Crystal Clear’s NMX uses chitin, a fibrous substance found in crab and shrimp shells acquired as waste from the seafood industry, to remove selenium from water, and requires a contact time of as little as five minutes (in contrast to contact times that can range from 30 minutes to weeks or much longer, depending on the contaminant and treatment technique). A short contact time would let a selenium-removal plant process more water, faster.
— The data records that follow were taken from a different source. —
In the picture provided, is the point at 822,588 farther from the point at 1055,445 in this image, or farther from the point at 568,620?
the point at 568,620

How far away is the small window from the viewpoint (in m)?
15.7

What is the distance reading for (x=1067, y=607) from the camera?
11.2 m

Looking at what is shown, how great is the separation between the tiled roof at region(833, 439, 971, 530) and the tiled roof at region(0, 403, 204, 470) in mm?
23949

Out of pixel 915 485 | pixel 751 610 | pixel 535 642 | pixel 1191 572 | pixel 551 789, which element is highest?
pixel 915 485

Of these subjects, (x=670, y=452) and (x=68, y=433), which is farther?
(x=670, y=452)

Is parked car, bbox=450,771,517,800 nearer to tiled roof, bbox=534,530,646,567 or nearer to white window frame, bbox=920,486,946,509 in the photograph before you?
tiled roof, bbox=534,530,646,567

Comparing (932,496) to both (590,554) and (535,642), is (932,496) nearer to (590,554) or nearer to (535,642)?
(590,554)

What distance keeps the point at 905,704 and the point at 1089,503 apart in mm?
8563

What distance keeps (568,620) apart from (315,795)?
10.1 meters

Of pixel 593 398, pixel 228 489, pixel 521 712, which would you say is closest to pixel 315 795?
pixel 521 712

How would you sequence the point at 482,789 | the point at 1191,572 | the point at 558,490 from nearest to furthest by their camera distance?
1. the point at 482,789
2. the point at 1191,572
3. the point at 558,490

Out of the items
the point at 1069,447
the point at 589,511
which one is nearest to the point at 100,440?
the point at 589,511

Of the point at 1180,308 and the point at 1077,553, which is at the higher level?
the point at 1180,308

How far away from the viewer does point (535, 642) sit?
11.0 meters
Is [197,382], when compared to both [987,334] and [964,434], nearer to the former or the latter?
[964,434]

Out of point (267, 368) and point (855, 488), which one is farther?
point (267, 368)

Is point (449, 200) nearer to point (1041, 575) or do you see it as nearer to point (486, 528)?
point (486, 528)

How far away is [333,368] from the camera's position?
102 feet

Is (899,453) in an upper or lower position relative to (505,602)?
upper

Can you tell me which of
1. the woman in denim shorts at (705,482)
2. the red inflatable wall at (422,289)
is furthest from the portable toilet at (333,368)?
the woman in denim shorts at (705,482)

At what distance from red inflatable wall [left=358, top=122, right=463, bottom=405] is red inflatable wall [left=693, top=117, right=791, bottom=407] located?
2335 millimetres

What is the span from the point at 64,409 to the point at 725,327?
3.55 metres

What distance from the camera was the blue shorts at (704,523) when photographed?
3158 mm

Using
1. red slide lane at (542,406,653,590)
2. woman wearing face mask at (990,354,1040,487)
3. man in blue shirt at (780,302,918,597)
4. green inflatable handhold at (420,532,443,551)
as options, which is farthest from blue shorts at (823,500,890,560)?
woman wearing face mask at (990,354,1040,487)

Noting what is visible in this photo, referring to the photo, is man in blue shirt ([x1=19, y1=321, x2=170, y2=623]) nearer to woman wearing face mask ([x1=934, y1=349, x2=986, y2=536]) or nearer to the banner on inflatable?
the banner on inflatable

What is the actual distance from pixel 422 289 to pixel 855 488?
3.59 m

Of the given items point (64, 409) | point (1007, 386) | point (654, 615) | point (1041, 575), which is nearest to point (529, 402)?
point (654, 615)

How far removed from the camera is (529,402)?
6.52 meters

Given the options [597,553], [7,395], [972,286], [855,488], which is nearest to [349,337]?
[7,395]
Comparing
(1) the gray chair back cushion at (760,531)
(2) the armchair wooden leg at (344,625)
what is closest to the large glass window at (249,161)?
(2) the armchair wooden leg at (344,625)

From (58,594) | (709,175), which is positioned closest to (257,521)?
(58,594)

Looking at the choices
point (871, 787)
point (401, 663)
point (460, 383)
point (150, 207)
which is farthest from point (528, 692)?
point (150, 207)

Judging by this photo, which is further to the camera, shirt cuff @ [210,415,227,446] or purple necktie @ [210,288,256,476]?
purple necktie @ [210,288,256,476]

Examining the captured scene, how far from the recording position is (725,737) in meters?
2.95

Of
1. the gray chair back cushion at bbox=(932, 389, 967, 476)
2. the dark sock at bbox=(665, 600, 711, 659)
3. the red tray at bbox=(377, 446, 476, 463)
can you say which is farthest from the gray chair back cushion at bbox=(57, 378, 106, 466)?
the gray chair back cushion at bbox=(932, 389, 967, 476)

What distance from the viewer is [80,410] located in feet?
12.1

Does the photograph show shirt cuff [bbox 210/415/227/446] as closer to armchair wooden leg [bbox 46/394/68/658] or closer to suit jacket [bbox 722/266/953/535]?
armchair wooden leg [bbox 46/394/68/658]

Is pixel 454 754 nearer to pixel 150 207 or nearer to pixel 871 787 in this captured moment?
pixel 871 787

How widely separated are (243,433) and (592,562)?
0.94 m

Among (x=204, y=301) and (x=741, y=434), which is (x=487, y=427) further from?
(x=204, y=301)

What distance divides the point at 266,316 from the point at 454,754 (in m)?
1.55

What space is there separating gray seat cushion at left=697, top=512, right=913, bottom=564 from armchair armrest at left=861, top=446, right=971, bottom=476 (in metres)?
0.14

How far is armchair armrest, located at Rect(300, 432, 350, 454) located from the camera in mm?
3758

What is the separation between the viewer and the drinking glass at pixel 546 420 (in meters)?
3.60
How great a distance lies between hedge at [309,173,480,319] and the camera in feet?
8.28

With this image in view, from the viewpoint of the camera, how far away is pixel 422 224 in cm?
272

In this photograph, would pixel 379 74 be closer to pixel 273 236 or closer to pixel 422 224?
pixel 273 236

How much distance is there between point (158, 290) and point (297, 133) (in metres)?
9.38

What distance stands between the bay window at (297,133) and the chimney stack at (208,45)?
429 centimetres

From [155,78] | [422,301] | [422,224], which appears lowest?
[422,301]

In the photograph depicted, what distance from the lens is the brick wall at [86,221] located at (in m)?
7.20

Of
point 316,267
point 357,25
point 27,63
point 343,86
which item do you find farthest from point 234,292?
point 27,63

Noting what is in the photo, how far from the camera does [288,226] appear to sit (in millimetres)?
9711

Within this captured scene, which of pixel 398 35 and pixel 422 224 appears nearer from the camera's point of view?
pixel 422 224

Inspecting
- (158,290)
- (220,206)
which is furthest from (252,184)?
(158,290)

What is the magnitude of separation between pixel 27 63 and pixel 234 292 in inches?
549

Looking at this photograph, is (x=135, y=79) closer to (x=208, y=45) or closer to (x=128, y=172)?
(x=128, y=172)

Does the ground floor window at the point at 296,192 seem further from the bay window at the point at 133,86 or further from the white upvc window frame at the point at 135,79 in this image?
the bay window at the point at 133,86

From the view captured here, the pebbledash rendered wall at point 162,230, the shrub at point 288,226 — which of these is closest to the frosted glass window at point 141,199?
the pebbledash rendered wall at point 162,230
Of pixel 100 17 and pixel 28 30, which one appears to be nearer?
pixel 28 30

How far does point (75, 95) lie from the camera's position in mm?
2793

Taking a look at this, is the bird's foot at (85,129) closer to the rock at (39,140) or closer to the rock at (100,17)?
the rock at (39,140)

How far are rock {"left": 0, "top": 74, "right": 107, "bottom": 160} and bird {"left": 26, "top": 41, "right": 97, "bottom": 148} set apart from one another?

A full-scale plant could process a flow as high as 5,000 gallons a minute on each river, according to Crystal Clear.
While other technologies are under consideration for use at the sea, Crystal Clear’s technology has been in tests at Arizona State University for three years, and is currently able to achieve 3 ppb on samples from the region, according to Lisa Farmen, Crystal Clear’s chief executive.
While a pilot plant could be built in three to four months, “it’s going to take some clout far beyond what we can do in a beaker” to provide enough freshwater for the wetlands plan, Farmen says. And by clout, she means money.
While costs for the state’s 10-year Salton Sea Management Program could eventually range from about $400 million to as high as $1 billion, according to Wilcox, there is currently only about $60 million available, and further funding is envisioned from an uncertain (and not yet secured) patchwork of bond measures, philanthropic organizations, partnerships and other sources.
Clean Water for Fresh Air
If funding for selenium remediation cannot be secured, the potential toxicity of the playa around the Salton Sea would affect an area renowned for its biodiversity, which hosts perhaps the most diverse and important population of bird life in the continental U.S. “One thing that makes the Salton Sea important is the fact that it is the most important feeding site and resting site for birds that migrate up and down the Pacific Flyway,” said Bradley.
Even if the state can find funding, the plan calls for only about half the “dusty beaches” to be covered by wetlands, Bradley says. Whether the beaches are secured or not, the health effects of the exposed playa could be felt from Los Angeles to Arizona, and they may well not be minor. Bradley compares the situation to that at Owens Lake near Death Valley, which was drained a century ago to provide water for Los Angeles, and has been called the single largest source of dust pollution in the U.S. Bradley also cites Russia’s Aral Sea, which lost 90 percent of its surface area to irrigation, creating a toxic desert that has led to serious health problems for the surrounding population.
“There are a number of examples around the world of what happens when you dry up a salt lake and how disastrous that is for a region,” Bradley said. “California is well on its way to doing exactly that. It’s really quite concerning.”
This article was updated to correct the mitigation water provided to the Salton Sea was 800,000 acre-feet over 15 years.